Monsieur Batolo, revenons à la production. Quelle est la raison de l’arrêt des activités du manganèse métal ?
Comme toute activité industrielle, nous sommes souvent confrontés à un décalage entre les prévisions et la réalité. En 2009, nous avons construit un business model pour lancer une activité de manganèse métal en même temps que nous réalisions le silicomanganèse. Transformer le manganèse sur place répondait à une demande des plus hautes autorités du pays. À cette époque, nous étions trois acteurs du secteur, respectivement installés en Afrique du Sud, en Chine, et nous, au Gabon. La Chine a développé un tel rendement qu’elle présentait sur le marché international une capacité de production de plus d’un million de tonnes de manganèse métal ce qui correspond à 50 fois la capacité de nos ressources. Le résultat, vous le devinez. Le problème auquel nous avons été confrontés est un cas d’école ; il nous a obligés à prendre des décisions courageuses. Pour faire simple, notre bilan prévisionnel était fondé sur un prix de vente fixé à 3200 $/tonne alors que le prix de la production était de 1800 dollars. Entre l’étude et la production effective, des facteurs économiques mondiaux se sont imposés. Le prix du manganèse a chuté de 3200 $ à 1800 $ et nos coûts de production sont passés de 1800 $ à 3000 $. Cet état de fait a généré une perte colossale au cours de ces cinq premières années. En accord avec notre conseil d’administration, nous avons cessé cette activité et arrêté l’hémorragie financière. L’ensemble du personnel, environ 200 personnes qui travaillaient à l’électrolyse, a suivi un programme de formation et intégré différents postes au sein de Comilog, ce qui a évité tout licenciement. Ces installations sont à présent utilisées à la production de MnO2 (dioxyde de manganèse). Ce produit est destiné à l’alimentation du bétail, à la chimie, à fabrication de baguettes de soudure… Il s’avère que cette reconversion d’activité est prometteuse.
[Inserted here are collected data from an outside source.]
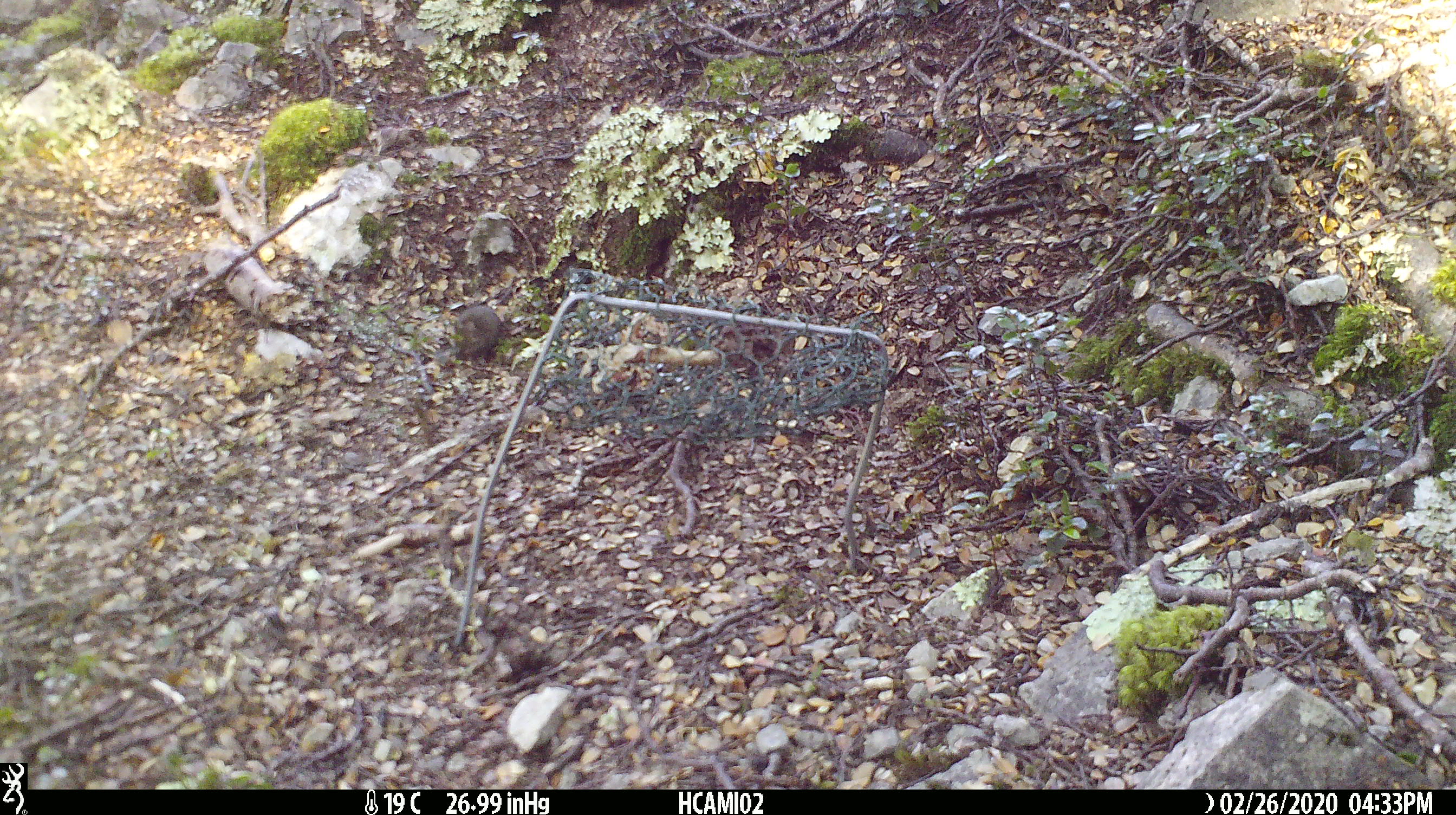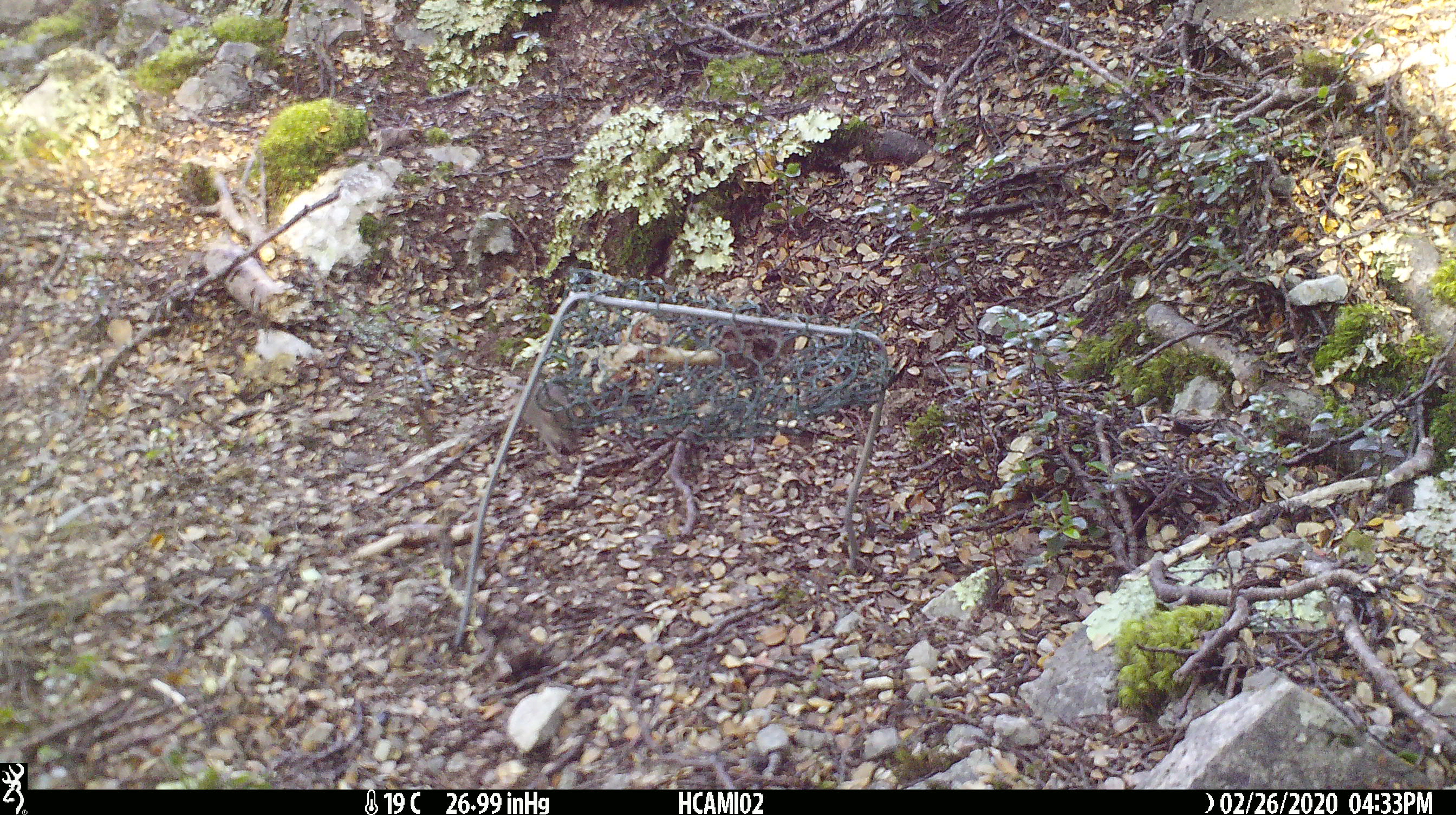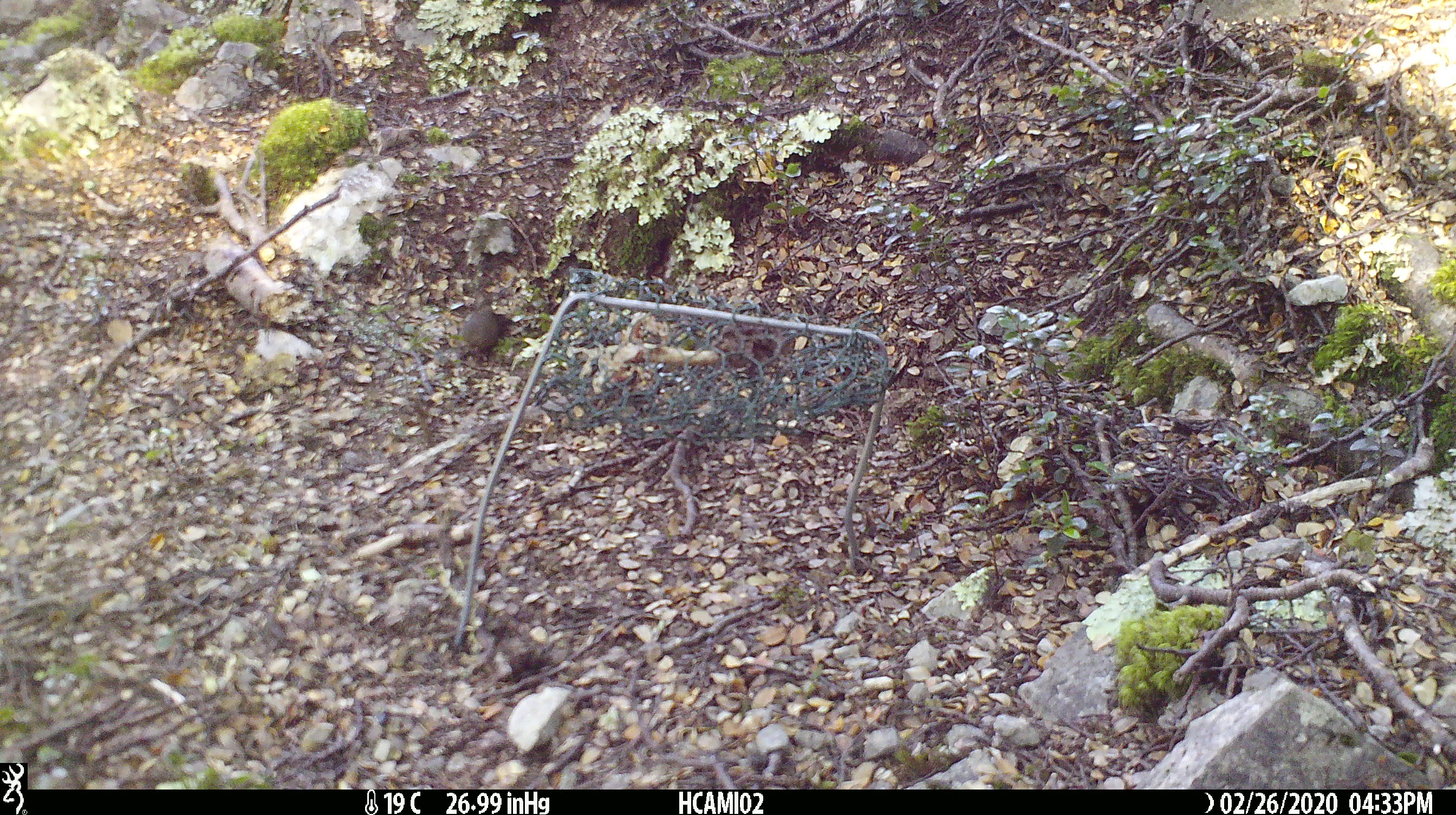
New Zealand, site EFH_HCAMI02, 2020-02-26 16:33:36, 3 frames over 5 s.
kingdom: Animalia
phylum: Chordata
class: Mammalia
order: Rodentia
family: Muridae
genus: Mus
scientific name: Mus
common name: mouse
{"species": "mouse (Mus)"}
Quel sera le devenir des terres dont a été extrait le manganèse ? Comment pensez-vous les réhabiliter et à quelles fins ?
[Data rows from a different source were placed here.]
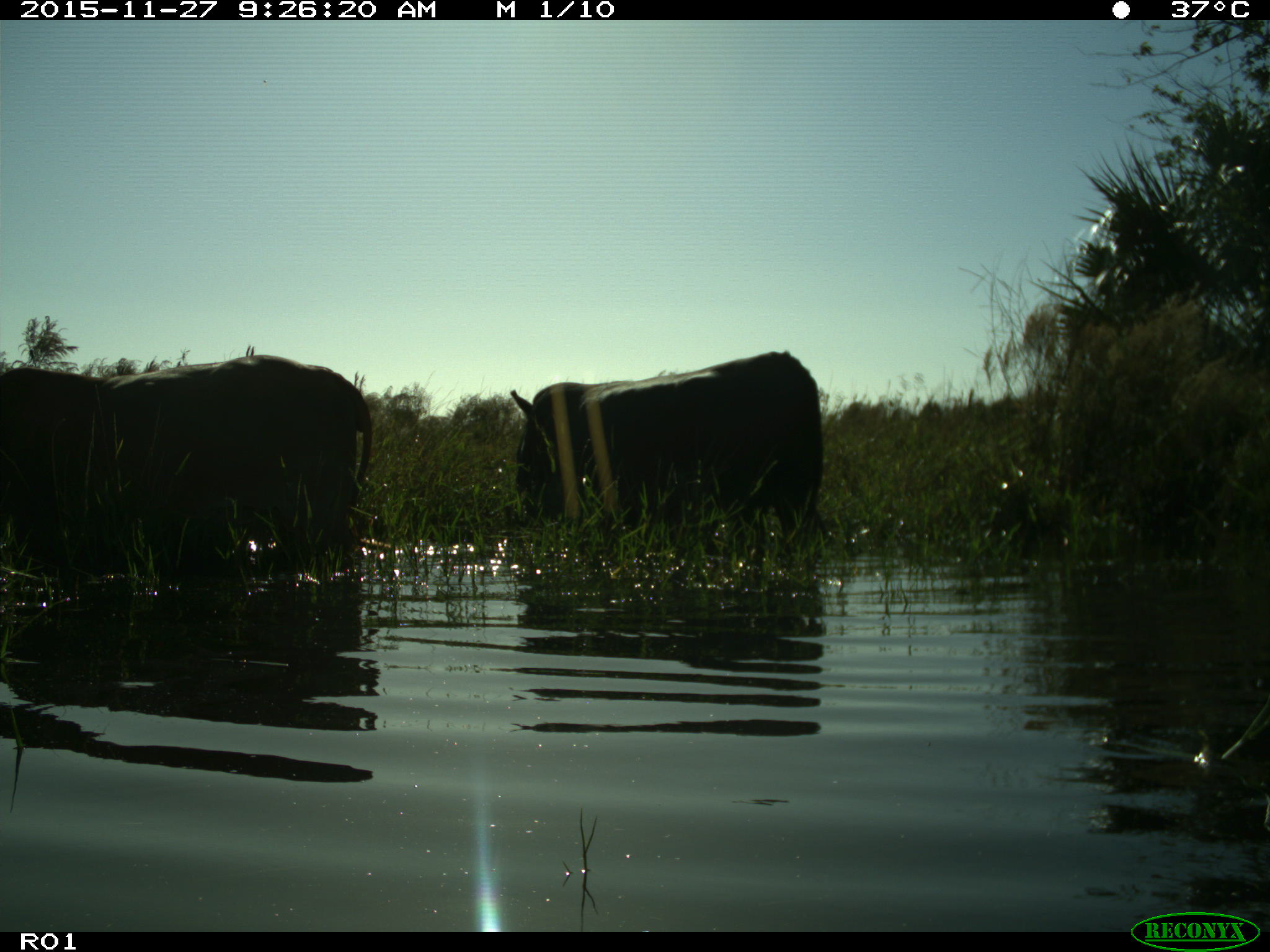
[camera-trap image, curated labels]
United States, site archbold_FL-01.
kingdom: Animalia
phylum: Chordata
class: Mammalia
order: Artiodactyla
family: Bovidae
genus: Bos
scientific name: Bos taurus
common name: domestic cow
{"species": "Bos taurus (domestic cow)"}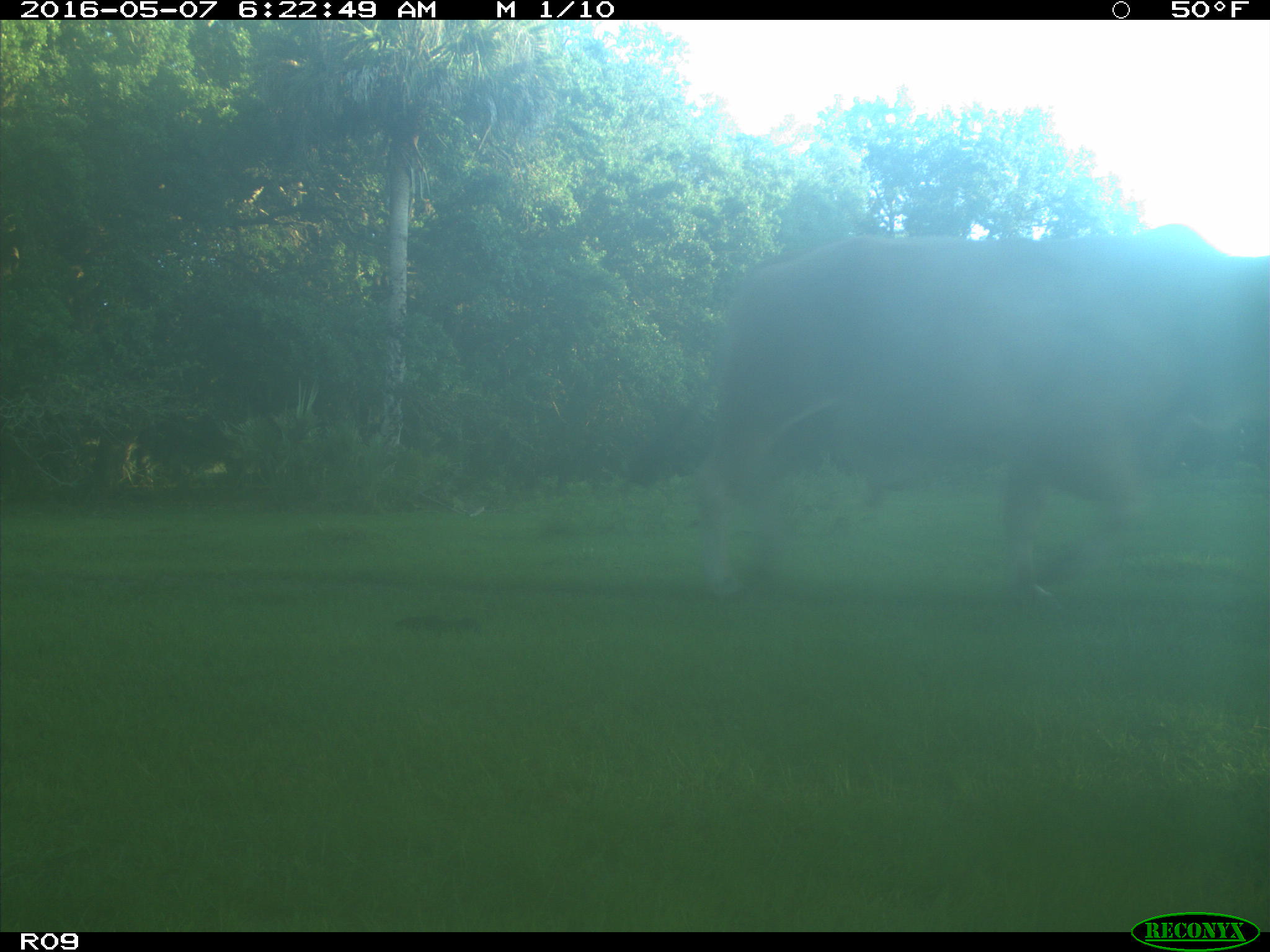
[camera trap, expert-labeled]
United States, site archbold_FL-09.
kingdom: Animalia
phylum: Chordata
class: Mammalia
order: Artiodactyla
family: Bovidae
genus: Bos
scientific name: Bos taurus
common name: domestic cow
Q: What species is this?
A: Bos taurus (domestic cow).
Prenons pour exemple le plateau de Bangombé. Il entre dans le processus de notre programme RSE. Il est en cours de réhabilitation par une revégétalisation des espèces voulues, à croissance rapide ou de type agrume. Cette initiative contribuera à construire cette mutation vers une économie parallèle. En fait, nous n’avons pas de limite, grâce aux économies alternatives possibles. Le potentiel d’actions, d’activités et de développement est tel que notre problème sera davantage de trouver les ressources humaines capables de nous accompagner pour réaliser cette conversion. Nous sommes engagés et nous espérons que les populations qui nous entourent seront à nos côtés pour construire ce nouveau développement de l’activité minière.
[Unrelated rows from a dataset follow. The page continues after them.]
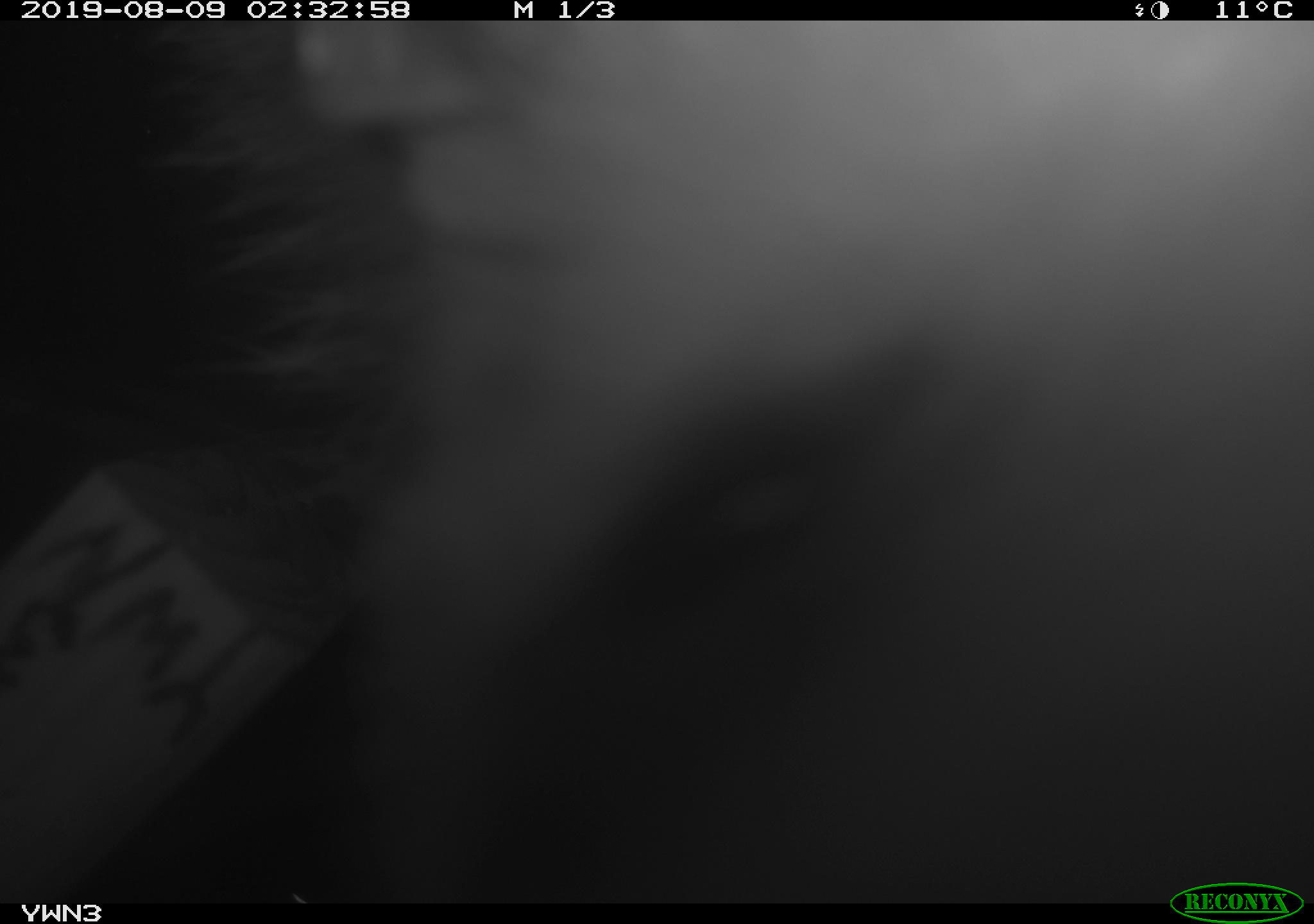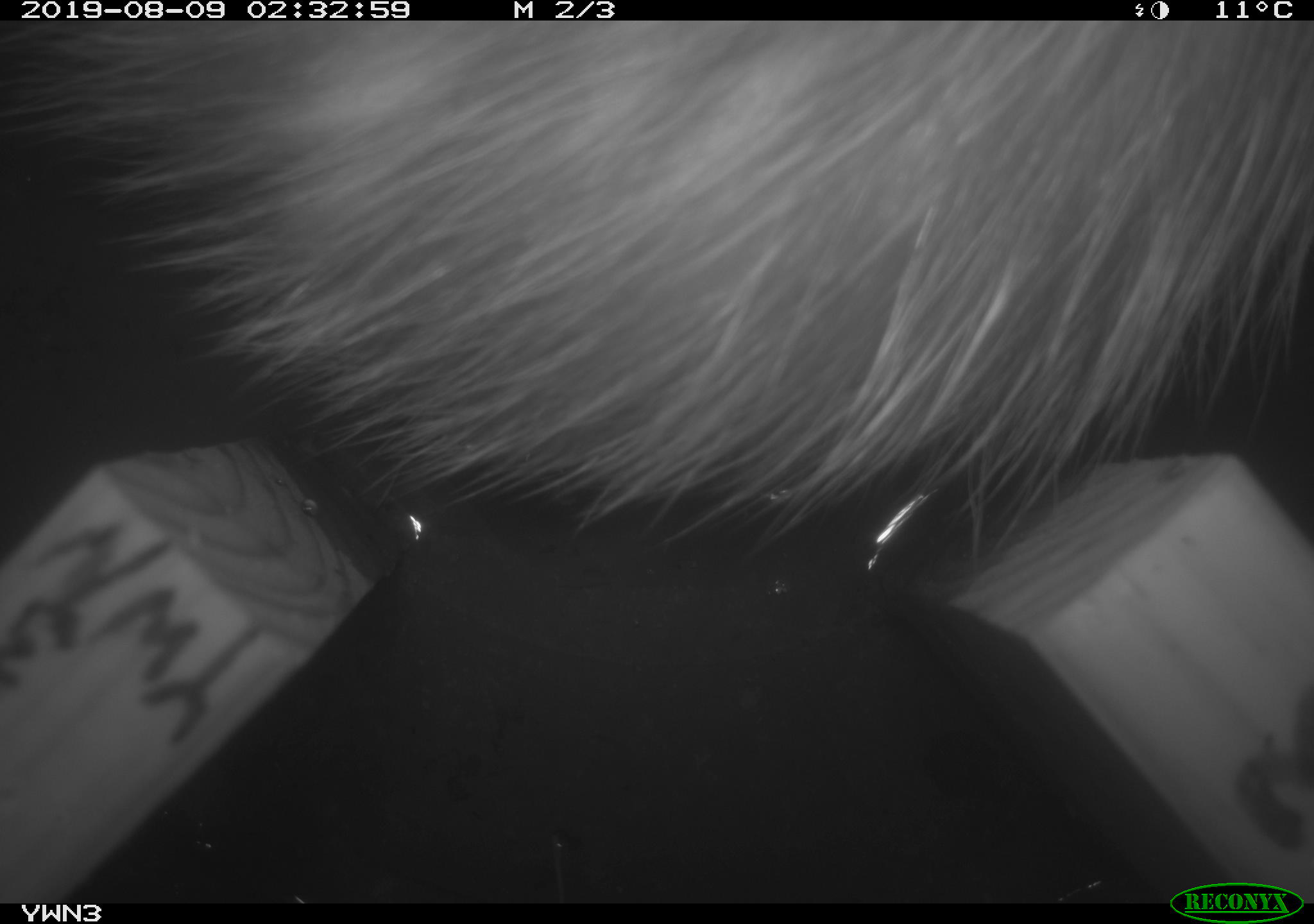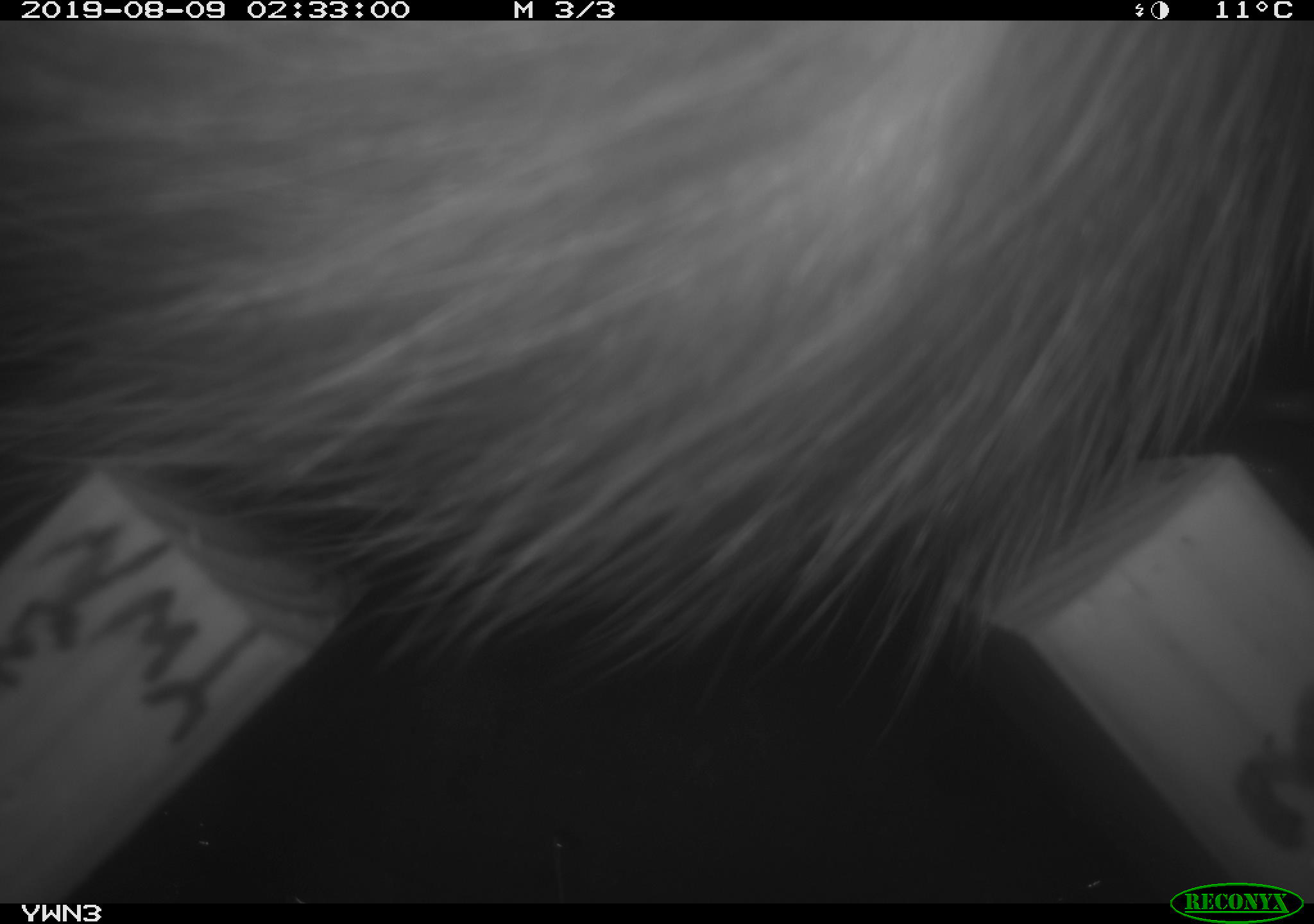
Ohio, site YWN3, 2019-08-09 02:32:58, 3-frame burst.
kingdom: Animalia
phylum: Chordata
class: Mammalia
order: Didelphimorphia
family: Didelphidae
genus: Didelphis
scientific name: Didelphis virginiana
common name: virginia opossum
Quelles relations entretenez-vous avec les autres producteurs de manganèse ?
Les autres producteurs de manganèse au Gabon ne sont pas nos concurrents. Ils sont des partenaires qui participent aussi à l’économie gabonaise, ils rencontrent les mêmes difficultés que nous et, au risque de vous surprendre, nous discutons, nous tentons de trouver des solutions pour les uns et les autres, nous nous entraidons, bref, ils sont des partenaires d’affaires. Nos concurrents sont en Afrique du Sud, en Australie et au Ghana.
Selon vous, en quoi le développement du numérique est-il l’avenir de l’industrie ?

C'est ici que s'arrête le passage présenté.